Certo, ho scritto ad un sacco di gente, pure ad Obama, ma mai giù a Roma dall’altra sponda del Tevere, butto lì un “be..be..Bergoglio?” balbettante e penso che non sia un buon inizio per parlare con il Papa.
No! Rodriguez. Sono del centro vodafone. Le volevo fare una proposta per la chiavetta internet”.
Ho chiuso la telefonata. ho impostato nuovamente la sveglia e sono tornato a dormire. Un quarto d’ora.

Apple e Autovelox.

“Apple realizza uno speciale autovelox per le piste da sci”, la notizia è vecchia, l’ho ritrovata dentro una copia di “Sciare” di qualche anno fa che mi accingevo a buttare via.

Allora mi è tornato in mente quando, quasi 20 anni fa, venni fermato dai Carabinieri su in Montagna.

Era una domenica di nebbia e allora, sulle piste, nel pieno boom agonistico/turistico che ha regalato alle nostre montagne Alberto Tomba, c’era veramente tanta gente da rendere presente non solo un efficiente servizio di soccorso ma anche della forza pubblica.

A me piaceva saltare e “tirare i curvoni”, anche se allora non si diceva “tirare i curvoni” visto che gli sci sciancrati dovevano ancora essere inventati e ci si divideva tra chi “tirava le linee”, spesso una, unica, continua e perfettamente dritta e quelli che facevano il “super-scodinzolo”. Quest’ultimi si dividevano tra quelli che lo facevano rigorosamente sotto la seggiovia per fare i “fighi” e quelli che lo facevano tra il limitar della pista e del bosco ed era per fare i “fighi” ugualmente, ma di “classe”.

A quei tempi io, che avevo 10-11 anni, facevo ancora parte di quelli che “tiravano le linee”.

Ero rientrato da poco da un infortunio: un polso slogato per aver centrato in pieno una sciatrice che usciva imprudentemente da una stradina. Imprudente per due motivi: primo, si da sempre la precedenza a chi viene dalla pista, secondo, perché dalla pista arrivavo comunque io, che portavo con me tutta l’energia cinetica possibile dettata da 35 kg di peso in posizione aerodinamica alla ricerca del tempo record sulla pista.

Comunque questa è un’altra storia.

Quel giorno di nebbia, per me non c’era nessuna differenza, a me piaceva andare forte e non mi facevo scrupoli nemmeno quando mi introducevo “a tutta birra” dalla stradina alla pista, dove poteva arrivare un mio “collega” anche lui a “tutta birra” e come successe un giorno.

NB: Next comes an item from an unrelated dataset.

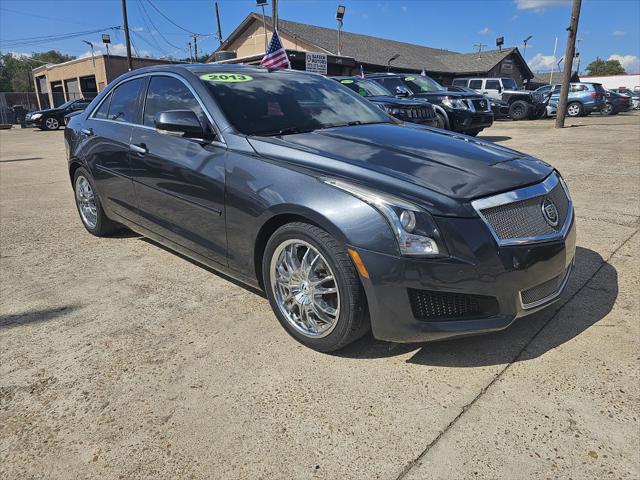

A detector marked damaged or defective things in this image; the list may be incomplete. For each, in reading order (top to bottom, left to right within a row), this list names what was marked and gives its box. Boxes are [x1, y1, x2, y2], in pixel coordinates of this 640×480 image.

crack in pavement [396, 228, 640, 480]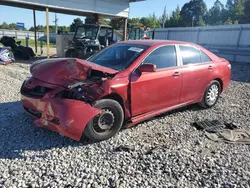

Ma anche questa è un’altra storia.

Quel giorno comunque, nella nebbia, arrivai nella strettoia, schivai per un pelo due spazzanevisti alle prime armi, deviai sulla destra, sfiorai il palo della seggiovia e volai oltre il dosso per un tempo che mi parve infinito. Chiusi gli occhi, certo di sentire il botto e nuovamente un dolore lancinante di qualche frattura.

Atterrai invece miracolosamente in piedi, aprii gli occhi giusto in tempo per schivare i due carabinieri fermi e senza fermarmi proseguii fino all’arrivo.

Fu così che mi sequestrarono gli sci.

Giuro.

Fui fermato dai carabinieri che presero in consegna gli sci e mi obbligarono a cercare mio papà per “conferire” con lui.

Io non sapevo bene cosa significasse “conferire” ma sapevo che ero finito nei guai.

Io non so oggi a che punto stanno gli autovelox sulle piste, so che qualche multa sulle alpi è stata fatta, però penso che per almeno un decennio, sono stato l’unico in Italia a cui hanno sequestrato gli sci.